# problems with pitting and air bubbles in wax



## Lynne r (Aug 28, 2015)

Hello,

This is my first time here. I recently purchased unfiltered beeswax. I filtered the wax down and have it in my wax pot for use. I'm having a difficult time using this wax due to pitting and air bubbles after dipping.
What causes this and how can I remedy the situation? I would greatly appreciate any comments and advise

Thank you

Lynne


----------



## Oldtimer (Jul 4, 2010)

*Re: New forum problems with pitting and air bubbles*

After dipping? What does this mean? Dipping what?

The unfiltered wax you purchased, what was in it that you filtered?

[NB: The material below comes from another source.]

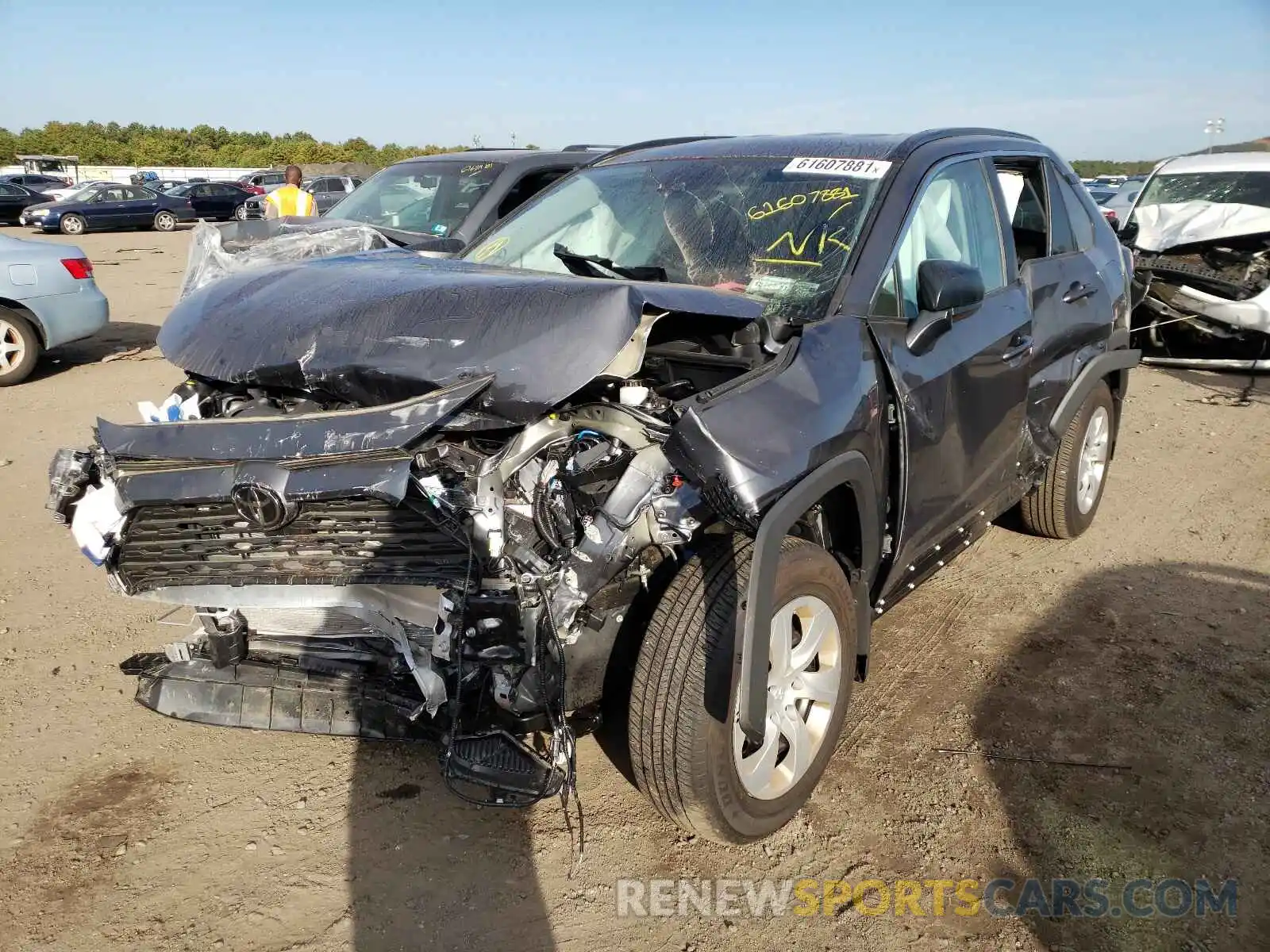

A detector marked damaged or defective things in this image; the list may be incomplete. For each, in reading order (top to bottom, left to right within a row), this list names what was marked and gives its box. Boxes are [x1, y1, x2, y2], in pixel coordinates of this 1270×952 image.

crumpled hood [1133, 202, 1270, 254]
crumpled hood [153, 250, 756, 421]
damaged gray suv [49, 130, 1143, 847]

Are you dipping something into the wax to coat it, then when the wax coat dries there are bubbles in it, or is it bubbles in the pot that's the problem?


----------



## snl (Nov 20, 2009)

*Re: New forum problems with pitting and air bubbles*

I'm guessing you're speaking of dipping candles. What temperature are you dipping. I've found that candles dipped at too low a temperature have pitting and air bubbles............


----------



## Lynne r (Aug 28, 2015)

*Re: New forum problems with pitting and air bubbles*

The wax I purchased came unfiltered where you can see particles, cappings and such so I filtered the wax which I have had to do in the past. I use balloons as molds that I dip into the wax. On the first dip the wax is pitted on the balloon. I tried re dipping allowing the balloon to sit an extra few seconds hoping the bubbles will settle out. However it just continues to pit. I looked in the wax pot and I see a lot of bubbles. I'm sure there are more floating within the wax that I can't see.. I filtered the bees wax twice using layers of nylon to make sure the problem wasn't from debree. I've not encounter this problem before.


----------



## Lynne r (Aug 28, 2015)

*Re: New forum problems with pitting and air bubbles*

I'm dipping balloons at a temperature of 180 degrees.


----------



## Lynne r (Aug 28, 2015)

*Re: New forum problems with pitting and air bubbles*

Thankyou also for replying


----------



## snl (Nov 20, 2009)

*Re: New forum problems with pitting and air bubbles*

You may still have some honey mixed in that is causing the bubbles.... You could try to remelt the BW and pour it in water. The wax will rise to the top honey free.


----------



## Rader Sidetrack (Nov 30, 2011)

*Re: New forum problems with pitting and air bubbles*

Welcome to Beesource, Lynne!


This is just _speculation_ on my part, but are you confident that there is no talc or powder on the surface of the balloons? My understanding is that some balloon manufacturers use talc to stop balloons from sticking to themselves. http://balloons.wikia.com/wiki/Storing


----------



## bdouglas (Dec 18, 2014)

*Re: New forum problems with pitting and air bubbles*

Lynne,
You might want to try starting a new thread in the "Products from the Hive " forum.


----------



## Lynne r (Aug 28, 2015)

*Re: New forum problems with pitting and air bubbles*

The balloons I always use have some talc however i wash it off pretty well and dry completely before use


----------



## Oldtimer (Jul 4, 2010)

*Re: New forum problems with pitting and air bubbles*

If the melted wax was boiled over water it could have some little water bubbles in it, or even if the wax layer is too thin you'll get water bubbles in it. Also, it is possible small air bubbles could stick on the balloon surface during the dip.


----------



## Lynne r (Aug 28, 2015)

*Re: New forum problems with pitting and air bubbles*

can this thread be moved there?


----------



## Lynne r (Aug 28, 2015)

*Re: New forum problems with pitting and air bubbles*

The wax was melted over water and some may have splashed back into the wax as I added more water than usual to my double boiler


----------